I mean didn’t put everything in it—I didn’t realize I’d done so many things, to tell you the truth. [Laughs.] Because my work is slightly different, you kind of attract a lot of people that are different, or who are part of the same kind of scene. With Björk, she just happened to be with a record producer that did her first album that was a big friend of mine one night, and she knew that I’d helped Neneh out doing her things, and just said, “Would you come and help me do a photo-shoot with Jean-Baptiste Mondino?” And I loved the record, and I said of course.
You’ve also worked quite a bit with Terry Jones, who worked on W‘s September issue. What are some of the more memorable projects you’ve done with him and i-D?
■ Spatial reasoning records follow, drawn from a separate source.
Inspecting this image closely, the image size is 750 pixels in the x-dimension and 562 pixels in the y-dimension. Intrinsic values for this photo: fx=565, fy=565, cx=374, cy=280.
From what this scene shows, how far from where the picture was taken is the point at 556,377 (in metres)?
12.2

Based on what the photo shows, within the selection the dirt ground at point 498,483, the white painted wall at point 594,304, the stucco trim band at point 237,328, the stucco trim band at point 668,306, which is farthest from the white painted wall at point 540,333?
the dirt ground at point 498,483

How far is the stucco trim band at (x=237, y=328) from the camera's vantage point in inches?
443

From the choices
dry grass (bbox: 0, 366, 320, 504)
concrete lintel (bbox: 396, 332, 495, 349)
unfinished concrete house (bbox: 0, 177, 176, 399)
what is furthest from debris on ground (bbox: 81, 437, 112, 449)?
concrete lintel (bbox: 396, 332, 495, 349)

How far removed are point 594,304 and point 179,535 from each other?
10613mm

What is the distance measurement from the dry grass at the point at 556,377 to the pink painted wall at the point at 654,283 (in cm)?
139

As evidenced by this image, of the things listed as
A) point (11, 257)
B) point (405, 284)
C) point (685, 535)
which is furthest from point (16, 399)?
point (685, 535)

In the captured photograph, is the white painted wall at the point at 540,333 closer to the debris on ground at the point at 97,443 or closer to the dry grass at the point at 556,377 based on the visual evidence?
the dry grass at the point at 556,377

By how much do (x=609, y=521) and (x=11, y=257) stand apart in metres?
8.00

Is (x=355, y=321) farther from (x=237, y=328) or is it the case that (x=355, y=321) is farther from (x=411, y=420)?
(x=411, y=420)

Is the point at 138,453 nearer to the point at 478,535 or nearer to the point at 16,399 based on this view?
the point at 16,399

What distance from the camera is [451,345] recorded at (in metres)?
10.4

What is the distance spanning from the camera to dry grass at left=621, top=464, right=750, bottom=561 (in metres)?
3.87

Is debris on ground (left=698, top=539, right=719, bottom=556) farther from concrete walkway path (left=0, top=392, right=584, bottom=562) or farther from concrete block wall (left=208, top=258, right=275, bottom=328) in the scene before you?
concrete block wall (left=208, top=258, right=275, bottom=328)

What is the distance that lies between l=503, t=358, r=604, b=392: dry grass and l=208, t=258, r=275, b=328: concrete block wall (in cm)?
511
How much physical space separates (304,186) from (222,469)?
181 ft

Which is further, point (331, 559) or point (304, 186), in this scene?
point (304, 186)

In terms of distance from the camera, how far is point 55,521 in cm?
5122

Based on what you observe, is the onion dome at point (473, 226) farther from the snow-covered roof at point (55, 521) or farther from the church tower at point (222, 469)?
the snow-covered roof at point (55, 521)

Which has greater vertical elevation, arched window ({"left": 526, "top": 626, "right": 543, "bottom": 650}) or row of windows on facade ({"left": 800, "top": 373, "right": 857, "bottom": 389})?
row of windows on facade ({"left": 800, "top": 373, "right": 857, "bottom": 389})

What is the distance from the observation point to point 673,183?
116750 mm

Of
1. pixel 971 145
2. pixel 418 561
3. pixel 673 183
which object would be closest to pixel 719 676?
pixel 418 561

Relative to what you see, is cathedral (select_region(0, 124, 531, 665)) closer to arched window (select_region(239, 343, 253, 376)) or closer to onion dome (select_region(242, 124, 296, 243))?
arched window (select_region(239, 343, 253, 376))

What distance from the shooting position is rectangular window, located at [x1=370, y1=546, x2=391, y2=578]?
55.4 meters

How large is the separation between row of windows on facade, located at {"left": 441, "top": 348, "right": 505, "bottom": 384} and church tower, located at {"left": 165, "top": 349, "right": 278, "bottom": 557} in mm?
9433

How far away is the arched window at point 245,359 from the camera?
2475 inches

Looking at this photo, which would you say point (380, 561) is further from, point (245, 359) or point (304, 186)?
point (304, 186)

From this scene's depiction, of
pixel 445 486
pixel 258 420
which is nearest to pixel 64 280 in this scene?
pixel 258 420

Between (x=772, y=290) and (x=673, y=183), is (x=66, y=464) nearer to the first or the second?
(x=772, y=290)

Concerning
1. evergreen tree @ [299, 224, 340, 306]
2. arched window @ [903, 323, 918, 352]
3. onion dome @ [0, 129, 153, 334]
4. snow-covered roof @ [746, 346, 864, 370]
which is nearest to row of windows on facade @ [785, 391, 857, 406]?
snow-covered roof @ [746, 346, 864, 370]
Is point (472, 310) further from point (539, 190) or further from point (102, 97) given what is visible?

The brilliant thing about Terry Jones is his enthusiasm. Back in the day when we used to do i-D, you could drop by the office with quite a left-field idea, and if you were passionate about it, Terry just used to turn round to you and go, “Do it.” The classic example is I did a shoot on pollution, and I made all of the models look like the birds being pulled out of the sea when there’s an oil disaster or something. Now, any other fashion editor would have gone, “You’re mad, I’m not interested.” And it could have all blown up in my face, but he saw it through to the end with me, and it really made a difference to the way people look at me and looked at the content of a fashion page. And then another shoot, I said, “Terry, I want to do something on the homeless people.” We used all these [John] Galliano clothes with newspaper, but it was such a thin line. We made it about people because it was too hard to illustrate expensive clothes to look homeless.
Do you think you ever crossed that line?
Well, that particular homeless shoot was very difficult, because it was something that I worried about and I couldn’t quite make it work. With the pollution thing it was very direct and like a protest, whereas the homeless thing really became about the sensitivity for the people. It was so hard, and I remember I did six days of shooting with Juergen Teller, and we still weren’t getting it. So that’s when we went towards all of the beautiful faces. We made it more about people, like family, rather than people with nowhere to live. I felt I wasn’t successful in my original idea from the editorial, but the editorial was successful in the end because we made it about people rather than a theme. And I think that’s the only time. Everything else, it’s like, I like to get people looking at your work to think. If you can get them attracted by the idea, and then also get them to think about it, I mean, that’s the battle won, as far as I’m concerned.